-- Start DATA TO PROCESS --

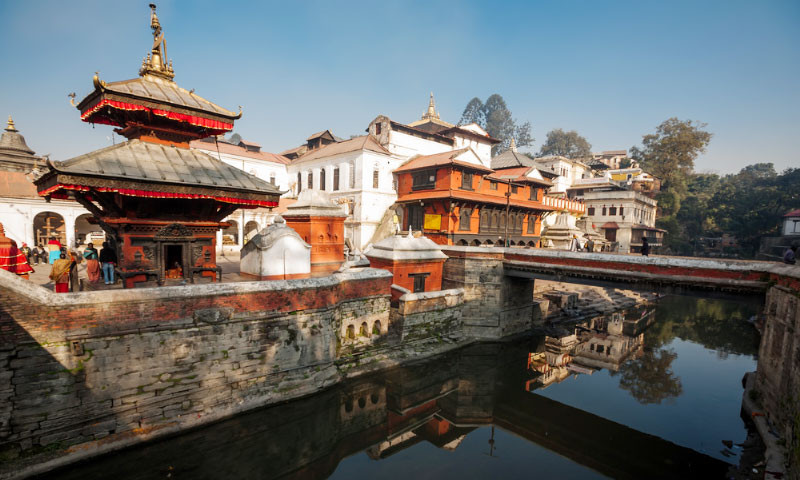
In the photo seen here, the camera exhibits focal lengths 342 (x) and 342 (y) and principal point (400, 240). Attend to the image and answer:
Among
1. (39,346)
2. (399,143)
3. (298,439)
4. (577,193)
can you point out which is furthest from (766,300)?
(577,193)

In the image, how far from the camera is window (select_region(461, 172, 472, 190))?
88.9 feet

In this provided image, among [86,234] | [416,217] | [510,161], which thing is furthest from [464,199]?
[86,234]

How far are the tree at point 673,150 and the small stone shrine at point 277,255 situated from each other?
188 feet

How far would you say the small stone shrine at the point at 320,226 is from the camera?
19.1 metres

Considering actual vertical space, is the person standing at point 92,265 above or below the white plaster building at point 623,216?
below

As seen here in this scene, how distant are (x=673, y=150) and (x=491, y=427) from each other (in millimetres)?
56282

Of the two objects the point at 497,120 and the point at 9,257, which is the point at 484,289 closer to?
the point at 9,257

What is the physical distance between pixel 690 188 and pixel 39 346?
8629 centimetres

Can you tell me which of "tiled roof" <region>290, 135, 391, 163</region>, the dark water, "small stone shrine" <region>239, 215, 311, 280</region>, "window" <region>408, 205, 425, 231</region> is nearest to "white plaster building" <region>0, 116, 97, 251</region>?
"small stone shrine" <region>239, 215, 311, 280</region>

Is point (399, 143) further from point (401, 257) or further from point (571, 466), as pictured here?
point (571, 466)

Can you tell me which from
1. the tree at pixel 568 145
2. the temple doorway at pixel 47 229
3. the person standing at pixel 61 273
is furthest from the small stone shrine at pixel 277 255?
the tree at pixel 568 145

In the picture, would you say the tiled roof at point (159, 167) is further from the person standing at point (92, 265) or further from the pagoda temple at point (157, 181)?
the person standing at point (92, 265)

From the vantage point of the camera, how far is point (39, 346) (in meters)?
7.96

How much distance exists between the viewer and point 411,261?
17562 mm
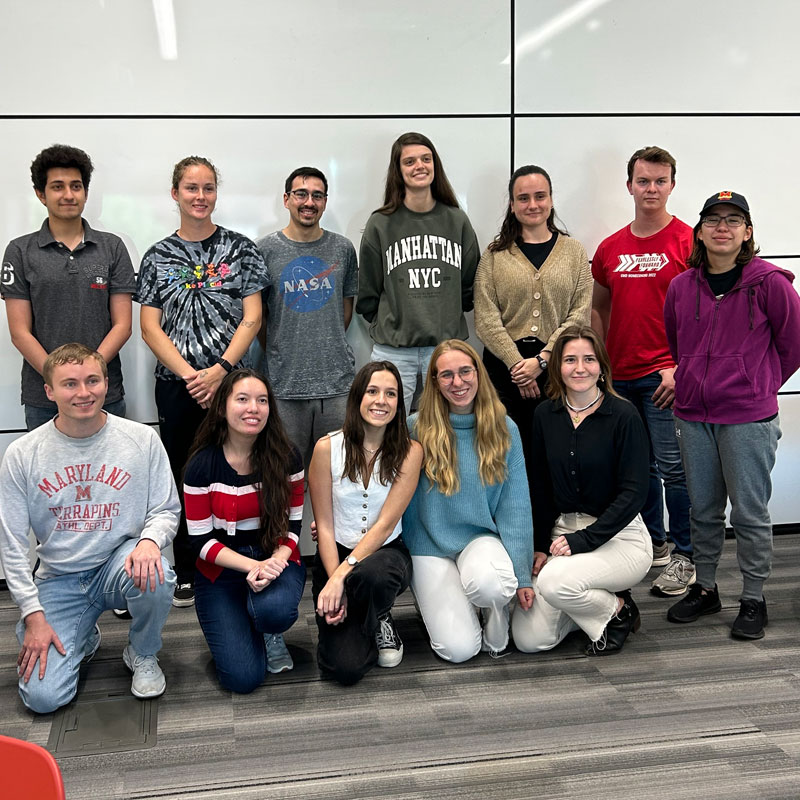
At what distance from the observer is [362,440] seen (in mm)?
2742

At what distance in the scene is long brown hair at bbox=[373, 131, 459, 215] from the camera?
11.0 ft

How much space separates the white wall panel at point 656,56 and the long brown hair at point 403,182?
58cm

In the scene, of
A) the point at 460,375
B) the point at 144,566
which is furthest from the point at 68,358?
the point at 460,375

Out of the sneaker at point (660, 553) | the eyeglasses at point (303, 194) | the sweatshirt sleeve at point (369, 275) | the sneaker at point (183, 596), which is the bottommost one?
the sneaker at point (660, 553)

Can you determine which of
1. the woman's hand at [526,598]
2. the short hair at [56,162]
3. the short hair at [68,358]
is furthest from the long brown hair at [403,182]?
the woman's hand at [526,598]

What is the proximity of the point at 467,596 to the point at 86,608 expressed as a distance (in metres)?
1.18

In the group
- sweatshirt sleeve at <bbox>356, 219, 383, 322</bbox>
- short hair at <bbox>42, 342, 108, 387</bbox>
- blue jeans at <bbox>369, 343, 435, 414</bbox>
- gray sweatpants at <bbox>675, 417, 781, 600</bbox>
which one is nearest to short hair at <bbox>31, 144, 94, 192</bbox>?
short hair at <bbox>42, 342, 108, 387</bbox>

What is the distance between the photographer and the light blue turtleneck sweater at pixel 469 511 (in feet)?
9.15

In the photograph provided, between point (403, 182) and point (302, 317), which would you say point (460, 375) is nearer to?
point (302, 317)

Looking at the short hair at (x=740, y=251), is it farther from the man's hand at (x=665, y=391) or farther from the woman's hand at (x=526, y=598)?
the woman's hand at (x=526, y=598)

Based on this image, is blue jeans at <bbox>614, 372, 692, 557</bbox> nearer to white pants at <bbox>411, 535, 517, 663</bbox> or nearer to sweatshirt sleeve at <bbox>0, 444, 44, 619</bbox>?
white pants at <bbox>411, 535, 517, 663</bbox>

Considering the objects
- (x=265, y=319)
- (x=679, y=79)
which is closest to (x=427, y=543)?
(x=265, y=319)

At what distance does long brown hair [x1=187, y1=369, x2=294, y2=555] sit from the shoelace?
447mm

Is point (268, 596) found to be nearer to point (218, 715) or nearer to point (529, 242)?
point (218, 715)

-- End DATA TO PROCESS --

▸ **JOB**: Your copy should match the entries exactly, minus the pictures.

▸ **THE RESPONSE**:
In the photo seen here, the camera exhibits focal lengths 342 (x) and 342 (y) and principal point (400, 240). Attend to the image and answer:
Among
1. (39,346)
2. (399,143)
3. (298,439)
4. (577,193)
can you point out which is furthest from (766,300)?
(577,193)

In the image, how far from the camera is window (select_region(461, 172, 472, 190))?
88.9 feet

In this provided image, among [86,234] | [416,217] | [510,161], which thing is furthest from [464,199]?
[86,234]

How far are the tree at point 673,150 and the small stone shrine at point 277,255 situated from each other?
188 feet

How far would you say the small stone shrine at the point at 320,226 is from the camera?
19.1 metres

Considering actual vertical space, is the person standing at point 92,265 above or below the white plaster building at point 623,216?
below

As seen here in this scene, how distant are (x=673, y=150) and (x=491, y=427) from each other (in millimetres)?
56282

Of the two objects the point at 497,120 and the point at 9,257, which is the point at 484,289 closer to?
the point at 9,257

What is the physical distance between pixel 690 188 and pixel 39 346?
8629 centimetres

Can you tell me which of "tiled roof" <region>290, 135, 391, 163</region>, the dark water, "small stone shrine" <region>239, 215, 311, 280</region>, "window" <region>408, 205, 425, 231</region> is nearest to "white plaster building" <region>0, 116, 97, 251</region>?
"small stone shrine" <region>239, 215, 311, 280</region>

Is point (399, 143) further from point (401, 257) or further from point (571, 466), as pictured here?
point (571, 466)

Can you tell me which from
1. the tree at pixel 568 145
2. the temple doorway at pixel 47 229
3. the person standing at pixel 61 273
is furthest from the small stone shrine at pixel 277 255?
the tree at pixel 568 145

In the picture, would you say the tiled roof at point (159, 167) is further from the person standing at point (92, 265) or further from the pagoda temple at point (157, 181)?
the person standing at point (92, 265)

From the vantage point of the camera, how far is point (39, 346) (in meters)?
7.96

How much distance exists between the viewer and point 411,261?
17562 mm
At what distance from the observer is [362,440] seen (in mm)?
2742

At what distance in the scene is long brown hair at bbox=[373, 131, 459, 215] from the camera?
11.0 ft

How much space separates the white wall panel at point 656,56 and the long brown hair at point 403,182?
58cm

In the scene, of
A) the point at 460,375
B) the point at 144,566
which is furthest from the point at 68,358?
the point at 460,375

Out of the sneaker at point (660, 553) | the eyeglasses at point (303, 194) | the sweatshirt sleeve at point (369, 275) | the sneaker at point (183, 596), which is the bottommost one?
the sneaker at point (660, 553)

Can you determine which of
1. the woman's hand at [526,598]
2. the short hair at [56,162]
3. the short hair at [68,358]
is furthest from the long brown hair at [403,182]?
the woman's hand at [526,598]

What is the proximity of the point at 467,596 to the point at 86,608 expressed as a distance (in metres)?
1.18

In the group
- sweatshirt sleeve at <bbox>356, 219, 383, 322</bbox>
- short hair at <bbox>42, 342, 108, 387</bbox>
- blue jeans at <bbox>369, 343, 435, 414</bbox>
- gray sweatpants at <bbox>675, 417, 781, 600</bbox>
which one is nearest to short hair at <bbox>31, 144, 94, 192</bbox>?
short hair at <bbox>42, 342, 108, 387</bbox>

What is the distance between the photographer and the light blue turtleneck sweater at pixel 469 511 (in feet)?
9.15

In the photograph provided, between point (403, 182) and point (302, 317), which would you say point (460, 375) is nearer to?
point (302, 317)

Looking at the short hair at (x=740, y=251), is it farther from the man's hand at (x=665, y=391) or farther from the woman's hand at (x=526, y=598)?
the woman's hand at (x=526, y=598)

Based on this image, is blue jeans at <bbox>614, 372, 692, 557</bbox> nearer to white pants at <bbox>411, 535, 517, 663</bbox> or nearer to sweatshirt sleeve at <bbox>0, 444, 44, 619</bbox>?
white pants at <bbox>411, 535, 517, 663</bbox>

Considering the objects
- (x=265, y=319)
- (x=679, y=79)
which is closest to (x=427, y=543)?
(x=265, y=319)

At what distance does long brown hair [x1=187, y1=369, x2=294, y2=555] sit from the shoelace?
447mm

Is point (268, 596) found to be nearer to point (218, 715) or nearer to point (529, 242)?
point (218, 715)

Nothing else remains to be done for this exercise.